Repeat the lines verbatim from the line containing "In this photograph, how" up to and including the line containing "y=494), (x=700, y=350)".

◆ SUPPLIED RECORDS ◆
========================================

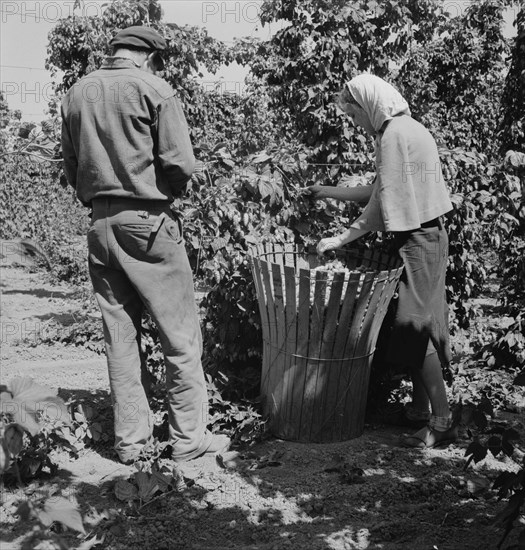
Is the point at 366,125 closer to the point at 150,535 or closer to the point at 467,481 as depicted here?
the point at 467,481

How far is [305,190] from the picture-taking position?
372 centimetres

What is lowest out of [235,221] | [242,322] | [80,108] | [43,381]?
[43,381]

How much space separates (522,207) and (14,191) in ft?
33.8

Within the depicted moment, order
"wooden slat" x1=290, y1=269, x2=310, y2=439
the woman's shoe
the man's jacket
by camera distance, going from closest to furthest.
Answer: the man's jacket < "wooden slat" x1=290, y1=269, x2=310, y2=439 < the woman's shoe

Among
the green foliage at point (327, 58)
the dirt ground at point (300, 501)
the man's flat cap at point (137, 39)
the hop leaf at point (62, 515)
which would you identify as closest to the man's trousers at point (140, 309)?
the dirt ground at point (300, 501)

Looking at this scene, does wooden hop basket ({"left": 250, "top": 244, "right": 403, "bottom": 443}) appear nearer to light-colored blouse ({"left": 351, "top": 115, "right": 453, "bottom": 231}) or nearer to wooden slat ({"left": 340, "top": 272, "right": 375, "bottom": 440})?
wooden slat ({"left": 340, "top": 272, "right": 375, "bottom": 440})

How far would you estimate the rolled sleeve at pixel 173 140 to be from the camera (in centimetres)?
303

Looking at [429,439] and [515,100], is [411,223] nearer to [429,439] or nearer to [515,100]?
[429,439]

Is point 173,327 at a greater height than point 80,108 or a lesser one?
lesser

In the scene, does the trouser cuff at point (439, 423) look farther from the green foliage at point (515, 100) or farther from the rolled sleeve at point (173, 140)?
the green foliage at point (515, 100)

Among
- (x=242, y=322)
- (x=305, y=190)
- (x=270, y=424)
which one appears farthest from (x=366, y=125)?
(x=270, y=424)

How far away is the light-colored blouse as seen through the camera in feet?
10.8

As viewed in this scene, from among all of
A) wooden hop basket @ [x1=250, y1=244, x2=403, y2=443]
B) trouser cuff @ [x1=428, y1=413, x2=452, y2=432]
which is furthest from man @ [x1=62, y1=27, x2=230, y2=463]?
trouser cuff @ [x1=428, y1=413, x2=452, y2=432]

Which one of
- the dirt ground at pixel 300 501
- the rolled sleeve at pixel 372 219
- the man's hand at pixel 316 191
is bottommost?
the dirt ground at pixel 300 501
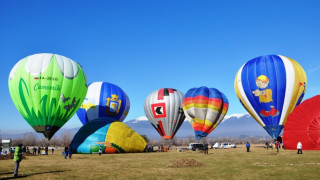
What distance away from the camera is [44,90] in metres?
29.5

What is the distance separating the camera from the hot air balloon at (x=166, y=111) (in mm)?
52062

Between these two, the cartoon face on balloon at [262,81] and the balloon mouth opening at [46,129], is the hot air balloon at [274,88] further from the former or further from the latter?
the balloon mouth opening at [46,129]

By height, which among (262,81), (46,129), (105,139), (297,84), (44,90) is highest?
(262,81)

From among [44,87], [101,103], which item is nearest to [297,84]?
[101,103]

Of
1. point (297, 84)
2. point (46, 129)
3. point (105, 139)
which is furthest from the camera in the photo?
point (297, 84)

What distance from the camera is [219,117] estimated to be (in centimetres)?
4922

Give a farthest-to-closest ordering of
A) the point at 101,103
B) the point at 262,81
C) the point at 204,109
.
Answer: the point at 204,109 → the point at 101,103 → the point at 262,81

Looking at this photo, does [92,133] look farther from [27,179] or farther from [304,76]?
[304,76]

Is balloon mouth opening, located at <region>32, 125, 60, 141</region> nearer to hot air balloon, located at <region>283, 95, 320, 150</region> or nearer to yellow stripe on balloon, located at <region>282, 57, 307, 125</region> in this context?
hot air balloon, located at <region>283, 95, 320, 150</region>

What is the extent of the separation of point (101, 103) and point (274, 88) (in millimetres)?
24990

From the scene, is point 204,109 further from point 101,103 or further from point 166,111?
point 101,103

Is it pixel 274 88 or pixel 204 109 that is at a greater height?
pixel 274 88

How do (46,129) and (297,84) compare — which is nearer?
(46,129)

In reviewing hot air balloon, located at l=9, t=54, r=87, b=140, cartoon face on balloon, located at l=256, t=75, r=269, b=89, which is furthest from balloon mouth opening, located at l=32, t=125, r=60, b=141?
cartoon face on balloon, located at l=256, t=75, r=269, b=89
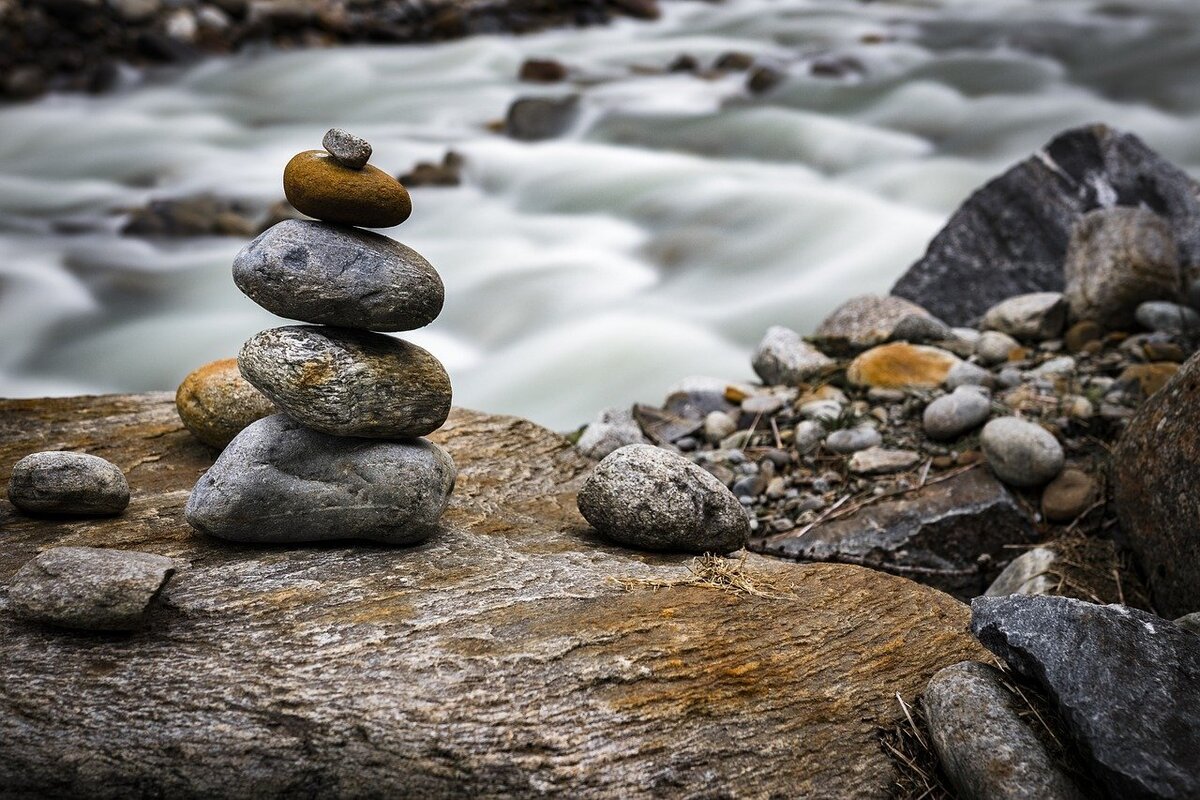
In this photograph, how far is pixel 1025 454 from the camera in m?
4.51

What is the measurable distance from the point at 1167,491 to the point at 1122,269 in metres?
2.51

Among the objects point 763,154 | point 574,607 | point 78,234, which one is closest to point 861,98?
point 763,154

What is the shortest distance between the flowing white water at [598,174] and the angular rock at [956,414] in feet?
8.65

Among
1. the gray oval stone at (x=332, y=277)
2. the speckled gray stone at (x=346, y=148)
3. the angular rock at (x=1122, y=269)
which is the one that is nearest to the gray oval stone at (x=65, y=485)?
the gray oval stone at (x=332, y=277)

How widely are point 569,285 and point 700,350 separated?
5.29ft

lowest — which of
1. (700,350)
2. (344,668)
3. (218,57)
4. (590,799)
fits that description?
(700,350)

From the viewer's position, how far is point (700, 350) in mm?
A: 8016

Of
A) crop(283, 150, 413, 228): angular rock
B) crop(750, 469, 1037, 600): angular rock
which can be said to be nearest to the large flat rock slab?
crop(750, 469, 1037, 600): angular rock

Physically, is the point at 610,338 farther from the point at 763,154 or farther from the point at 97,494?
the point at 97,494

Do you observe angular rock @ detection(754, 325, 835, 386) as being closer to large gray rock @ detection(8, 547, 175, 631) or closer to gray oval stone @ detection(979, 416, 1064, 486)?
gray oval stone @ detection(979, 416, 1064, 486)

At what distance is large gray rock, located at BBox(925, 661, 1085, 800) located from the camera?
8.46ft

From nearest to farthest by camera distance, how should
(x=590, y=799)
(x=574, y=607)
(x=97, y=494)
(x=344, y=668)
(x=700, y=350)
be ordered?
(x=590, y=799), (x=344, y=668), (x=574, y=607), (x=97, y=494), (x=700, y=350)

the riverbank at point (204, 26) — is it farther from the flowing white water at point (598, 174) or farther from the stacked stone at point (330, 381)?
the stacked stone at point (330, 381)

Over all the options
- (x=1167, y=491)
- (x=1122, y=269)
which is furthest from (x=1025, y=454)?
(x=1122, y=269)
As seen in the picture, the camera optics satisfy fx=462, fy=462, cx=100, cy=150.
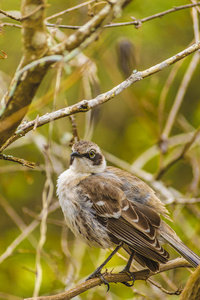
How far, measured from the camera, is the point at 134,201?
4.46 meters

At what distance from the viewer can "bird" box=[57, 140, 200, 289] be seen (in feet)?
13.6

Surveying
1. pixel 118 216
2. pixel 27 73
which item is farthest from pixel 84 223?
pixel 27 73

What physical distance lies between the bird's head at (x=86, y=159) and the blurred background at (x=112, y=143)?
0.79 feet

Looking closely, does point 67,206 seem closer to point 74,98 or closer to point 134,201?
point 134,201

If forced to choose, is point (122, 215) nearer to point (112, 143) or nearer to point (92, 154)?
point (92, 154)

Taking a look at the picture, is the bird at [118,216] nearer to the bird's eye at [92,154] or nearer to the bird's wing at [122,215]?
the bird's wing at [122,215]

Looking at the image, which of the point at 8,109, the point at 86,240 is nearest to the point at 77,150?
the point at 86,240

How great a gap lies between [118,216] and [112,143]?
16.2ft

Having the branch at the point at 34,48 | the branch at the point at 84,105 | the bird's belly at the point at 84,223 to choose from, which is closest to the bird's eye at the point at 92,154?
the bird's belly at the point at 84,223

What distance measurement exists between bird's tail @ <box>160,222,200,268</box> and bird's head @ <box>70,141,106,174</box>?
955 mm

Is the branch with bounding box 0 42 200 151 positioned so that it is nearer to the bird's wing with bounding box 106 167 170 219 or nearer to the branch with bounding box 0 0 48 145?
the branch with bounding box 0 0 48 145

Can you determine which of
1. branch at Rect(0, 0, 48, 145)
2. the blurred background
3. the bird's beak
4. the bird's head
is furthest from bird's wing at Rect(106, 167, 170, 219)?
branch at Rect(0, 0, 48, 145)

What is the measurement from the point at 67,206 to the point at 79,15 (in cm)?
287

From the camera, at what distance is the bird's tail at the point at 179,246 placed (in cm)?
394
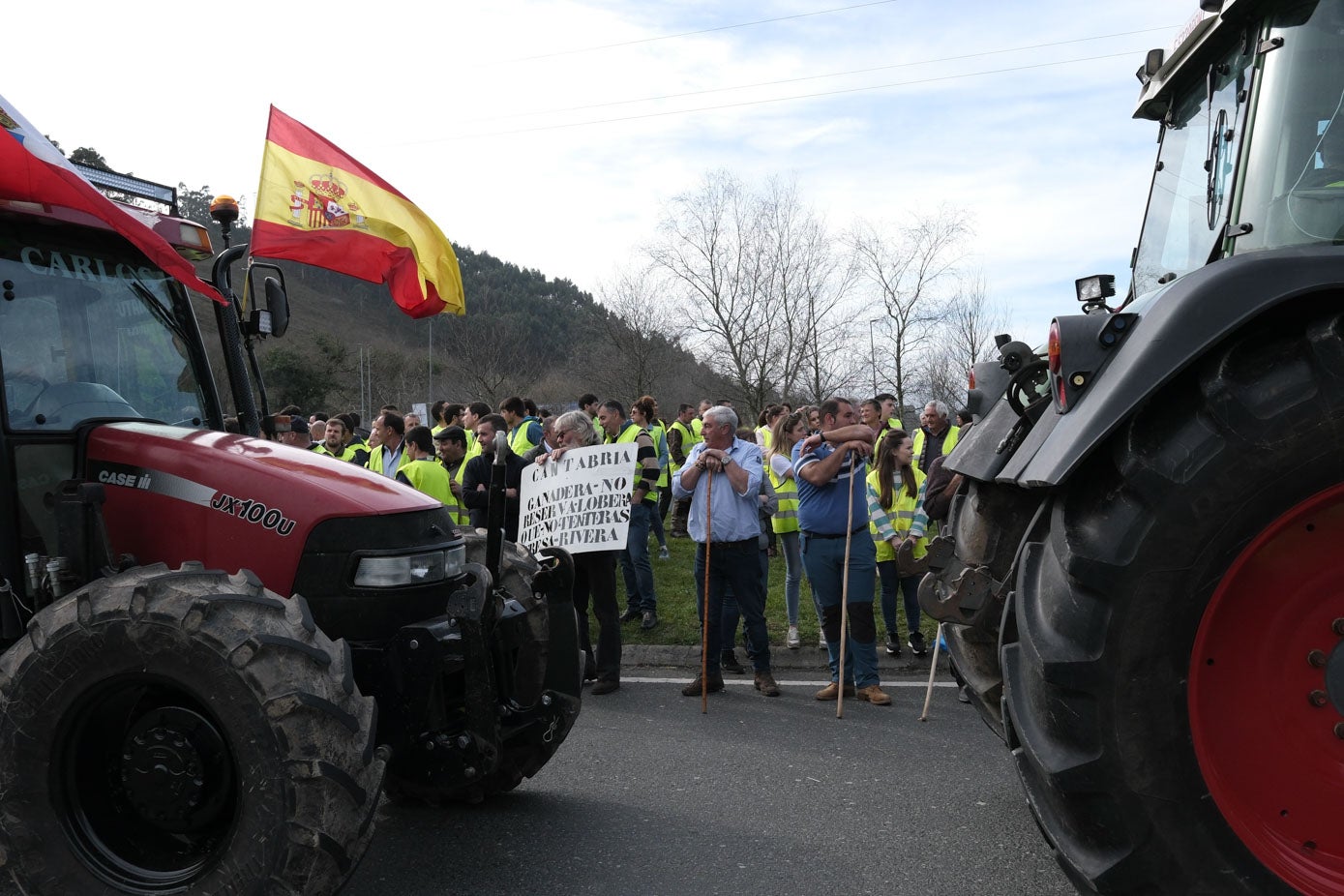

========================================

◆ RESULT ◆
In this photograph, how far is pixel 1025 454 from the camera in m?
4.51

What is the measurable distance from the point at 1167,491 to the point at 1122,269 in metres?
2.51

Among the objects point 763,154 | point 574,607 | point 78,234, which one is closest to point 861,98?
point 763,154

What is the shortest distance between the flowing white water at [598,174] and the angular rock at [956,414] in feet?
8.65

Among
1. the gray oval stone at (x=332, y=277)
2. the speckled gray stone at (x=346, y=148)
3. the angular rock at (x=1122, y=269)
which is the one that is nearest to the gray oval stone at (x=65, y=485)?
the gray oval stone at (x=332, y=277)

How widely are point 569,285 and point 700,350 separated?
5.29ft

lowest — which of
1. (700,350)
2. (344,668)
3. (218,57)
4. (590,799)
fits that description?
(700,350)

From the viewer's position, how far is point (700, 350) in mm?
A: 8016

Of
A) crop(283, 150, 413, 228): angular rock
B) crop(750, 469, 1037, 600): angular rock
which can be said to be nearest to the large flat rock slab?
crop(750, 469, 1037, 600): angular rock

Physically, is the point at 610,338 farther from the point at 763,154 or farther from the point at 97,494?
the point at 97,494

Do you observe angular rock @ detection(754, 325, 835, 386) as being closer to large gray rock @ detection(8, 547, 175, 631) or closer to gray oval stone @ detection(979, 416, 1064, 486)?
gray oval stone @ detection(979, 416, 1064, 486)

At what distance is large gray rock, located at BBox(925, 661, 1085, 800) located from the camera?
8.46ft

From nearest to farthest by camera distance, how should
(x=590, y=799)
(x=574, y=607)
(x=97, y=494)
(x=344, y=668)
(x=700, y=350)
be ordered?
(x=590, y=799), (x=344, y=668), (x=574, y=607), (x=97, y=494), (x=700, y=350)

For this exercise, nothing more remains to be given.